*TRY IT:* Could you give the records below again exactly, without the pictures?

*AVAILABLE RECORDS:*
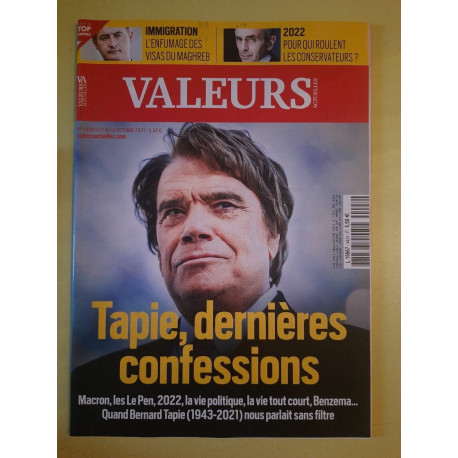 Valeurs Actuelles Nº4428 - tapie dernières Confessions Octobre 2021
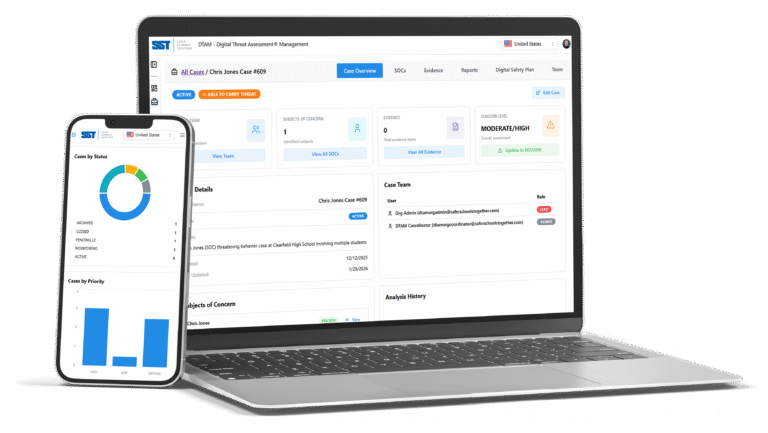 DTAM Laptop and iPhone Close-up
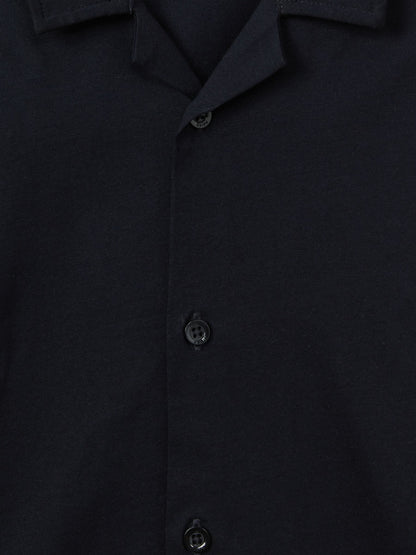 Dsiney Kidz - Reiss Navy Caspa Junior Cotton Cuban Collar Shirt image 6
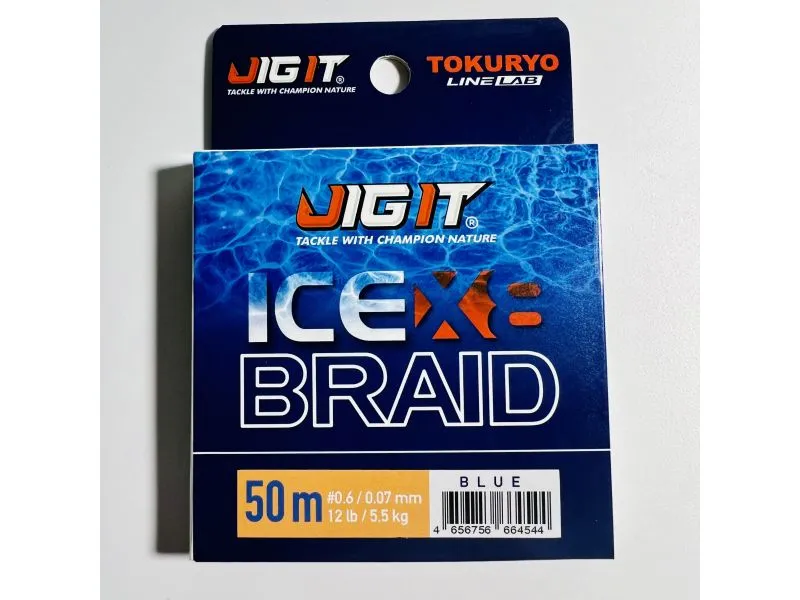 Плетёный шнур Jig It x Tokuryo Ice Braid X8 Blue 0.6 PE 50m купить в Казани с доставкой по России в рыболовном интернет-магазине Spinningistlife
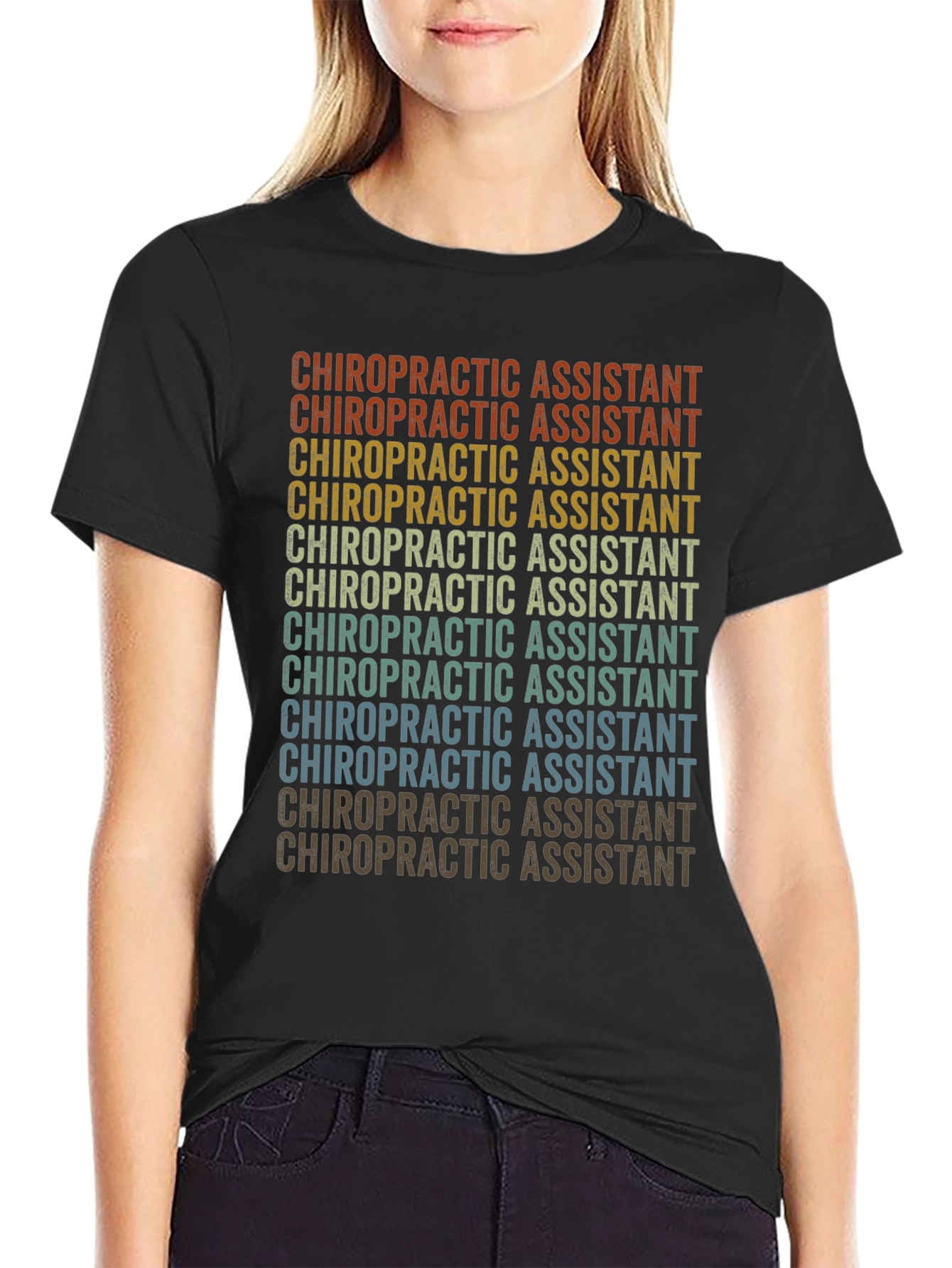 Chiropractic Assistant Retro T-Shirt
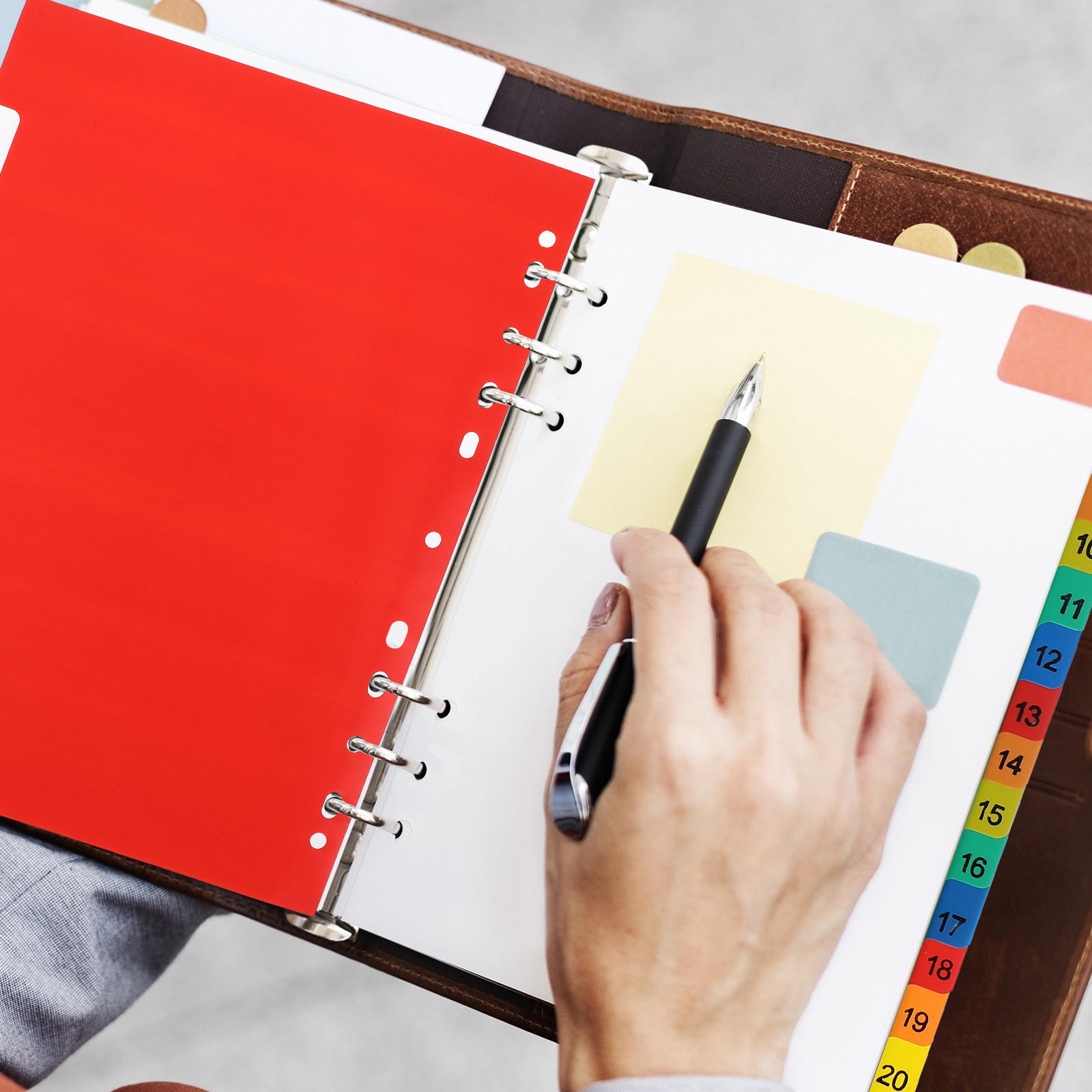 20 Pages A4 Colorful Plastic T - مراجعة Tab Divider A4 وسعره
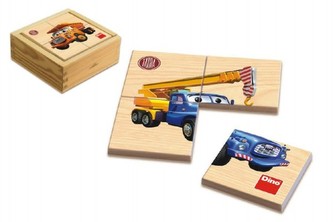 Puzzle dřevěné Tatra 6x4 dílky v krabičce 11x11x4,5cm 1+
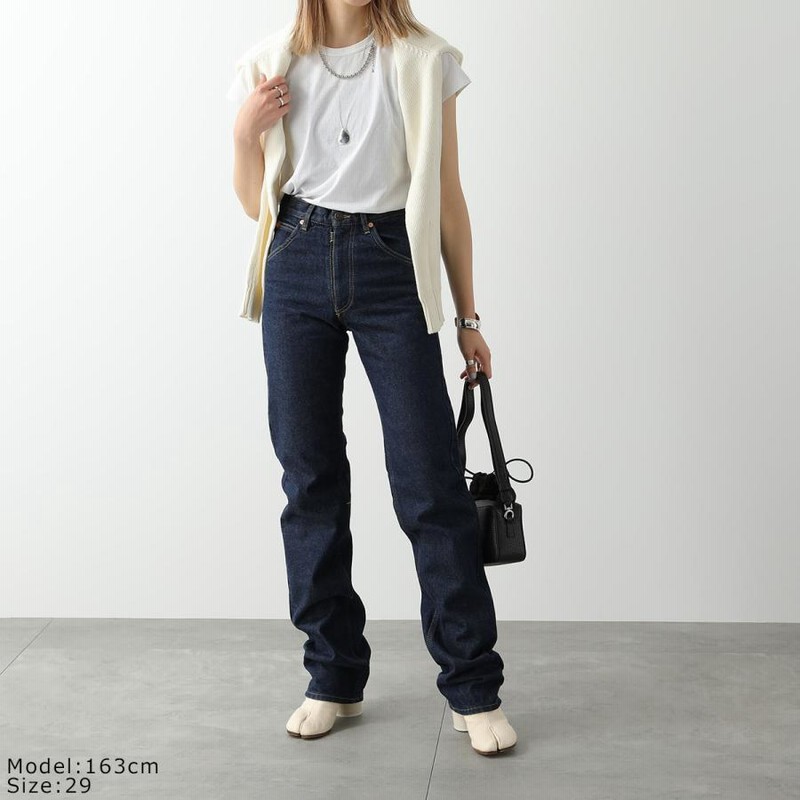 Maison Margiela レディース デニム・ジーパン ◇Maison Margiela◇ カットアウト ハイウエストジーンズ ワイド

*EXPECTED OUTPUT:*
 Valeurs Actuelles Nº4428 - tapie dernières Confessions Octobre 2021
 DTAM Laptop and iPhone Close-up
 Dsiney Kidz - Reiss Navy Caspa Junior Cotton Cuban Collar Shirt image 6
 Плетёный шнур Jig It x Tokuryo Ice Braid X8 Blue 0.6 PE 50m купить в Казани с доставкой по России в рыболовном интернет-магазине Spinningistlife
 Chiropractic Assistant Retro T-Shirt
 20 Pages A4 Colorful Plastic T - مراجعة Tab Divider A4 وسعره
 Puzzle dřevěné Tatra 6x4 dílky v krabičce 11x11x4,5cm 1+
 Maison Margiela レディース デニム・ジーパン ◇Maison Margiela◇ カットアウト ハイウエストジーンズ ワイド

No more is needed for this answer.